The new model, described as Google's "most cost-efficient and fastest 2.5 model yet," is optimized for high-volume, latency-sensitive operations. Flash-Lite enters the market with the lowest latency and cost in the 2.5 model family, designed as a cost-effective upgrade from previous 1.5 and 2.0 Flash models. It offers better performance across most evaluations, with lower time to first token while achieving higher tokens per second decode, making it ideal for high throughput tasks like classification or summarization at scale.
As a reasoning model, Flash-Lite allows for dynamic control of the thinking budget through an API parameter. Unlike other Gemini 2.5 models where thinking is enabled by default, Flash-Lite optimizes for cost and speed by keeping thinking turned off unless specifically enabled. Despite this optimization, it still supports all native tools including Google Search grounding, code execution, URL context, and function calling.
Performance tests show Flash-Lite is 1.5 times faster than Gemini 2.0 Flash at a lower cost, making it particularly well-suited for tasks such as classification, translation, intelligent routing, and other cost-sensitive, high-scale operations. While other models may default to more powerful (and expensive) reasoning tools to answer questions, Flash-Lite gives developers control over this process. Users can toggle the thinking capability on or off depending on their specific needs, and despite its cost efficiency, Flash-Lite isn't limited in what it can accomplish.
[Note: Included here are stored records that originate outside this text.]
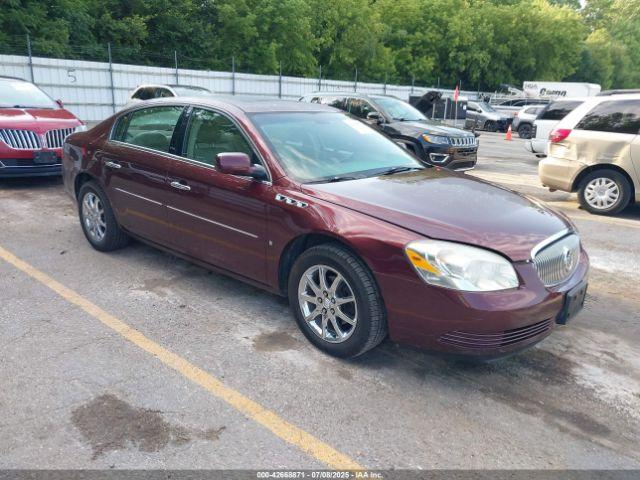  Salvage Buick Lucerne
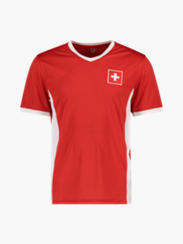 Schweiz Fussball T-Shirt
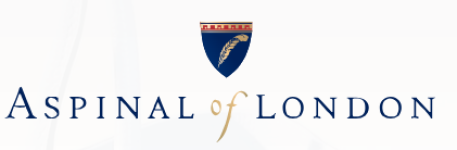Aspinal of London UK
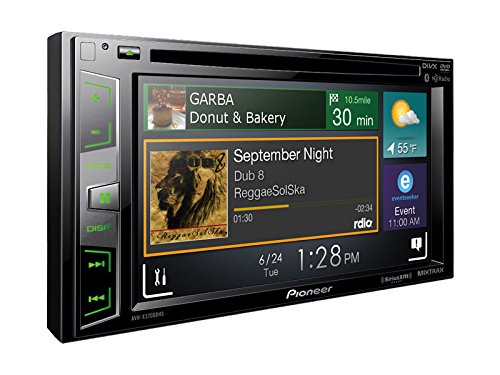 Pioneer-AVH-X3700BHS-DVD-Receiver-with-62-Display-BT-Siri-Eyes-Free-Sat-Ready-HD-Radio-Android-Music-Support-Pandora-and-Dual-Camera-Inputs-0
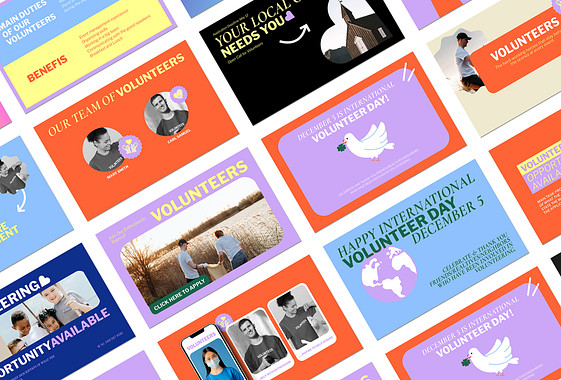 Набор для СММ: Волонтерство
The preview of Gemini 2.5 Flash-Lite is now available in Google AI Studio and Vertex AI, alongside the stable versions of 2.5 Flash and Pro. Both 2.5 Flash and Pro are also accessible in the Gemini app, and Google has brought custom versions of 2.5 Flash-Lite and Flash to Search.
This strategic expansion of the Gemini model family represents Google's commitment to democratizing AI by providing options that balance performance, cost, and speed for different use cases, from complex reasoning tasks to high-volume data processing.